• To do: Return the lines below word for word, leaving out the pictures.

[Short descriptive captions]
■ ■ ■

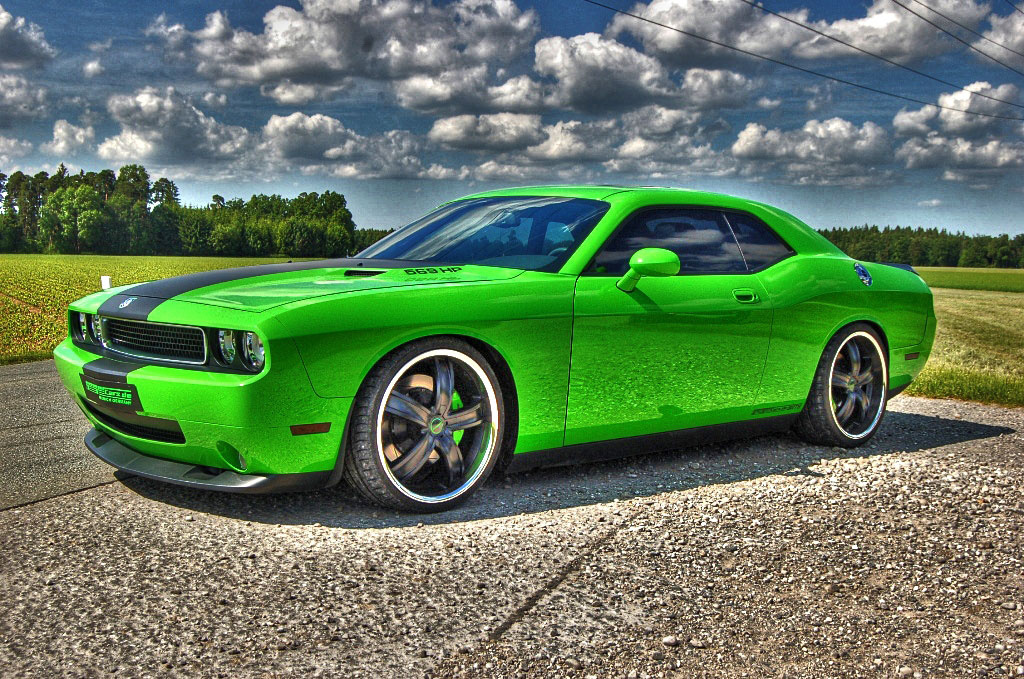 Dodge Challenger SRT 8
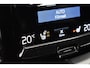 Volvo XC60 2.0 Recharge T8 AWD R-Design | Panorama | Elek. Trekhaak | Stoelverwarming voor + achter | Stuurverwarming |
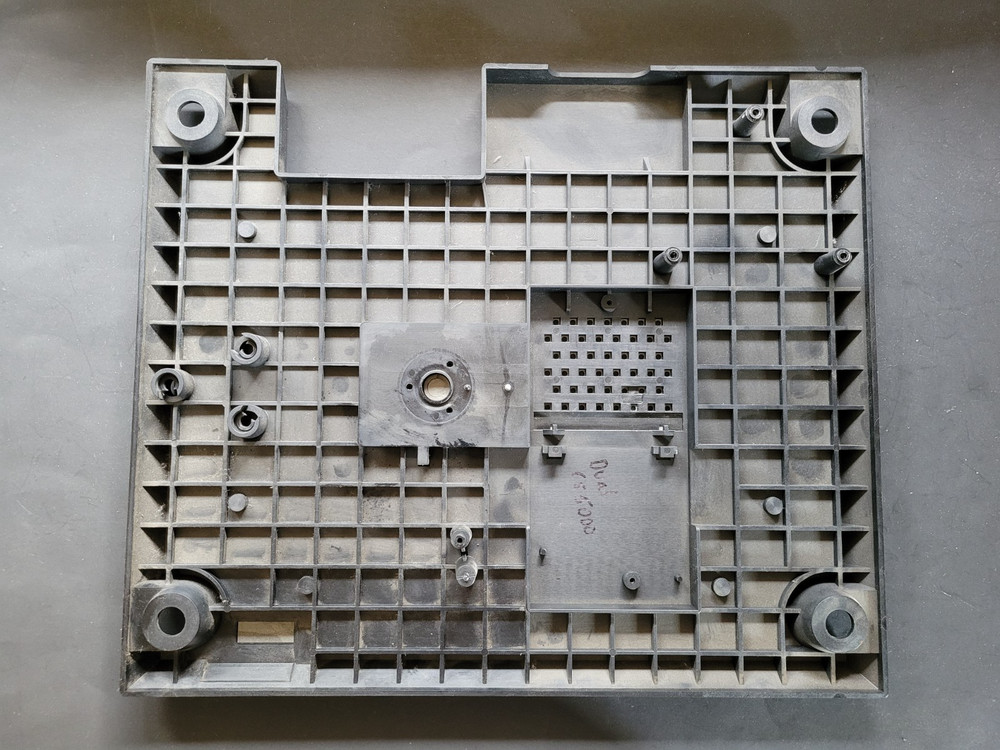 Bottom Panel For a Dual CS-5000 Turntable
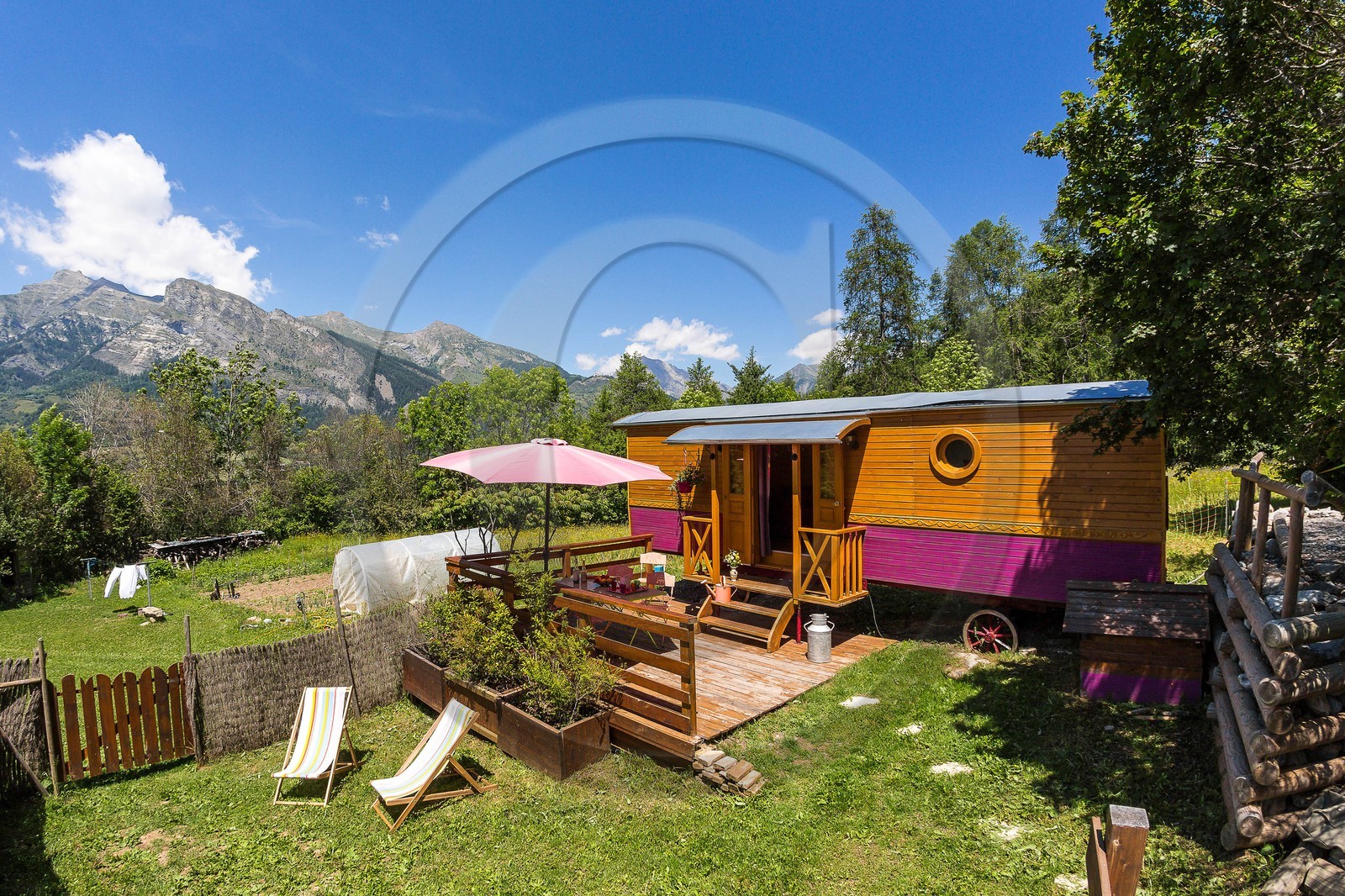 Saint-Léger Les Mélèzes, Gîte La Roulotte des Forests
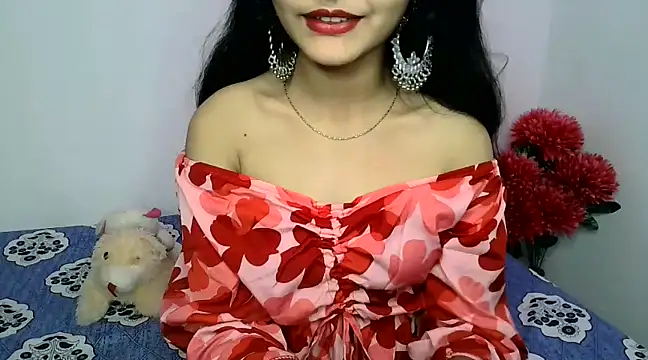 Snapshot of SUZY_FROMUS chatting on December 2024 06:23:01 AM SUZY FROMUS online show from December 2024 06:23:01 AM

■ ■ ■

• Written answer:
 Dodge Challenger SRT 8
 Volvo XC60 2.0 Recharge T8 AWD R-Design | Panorama | Elek. Trekhaak | Stoelverwarming voor + achter | Stuurverwarming |
 Bottom Panel For a Dual CS-5000 Turntable
 Saint-Léger Les Mélèzes, Gîte La Roulotte des Forests
 Snapshot of SUZY_FROMUS chatting on December 2024 06:23:01 AM SUZY FROMUS online show from December 2024 06:23:01 AM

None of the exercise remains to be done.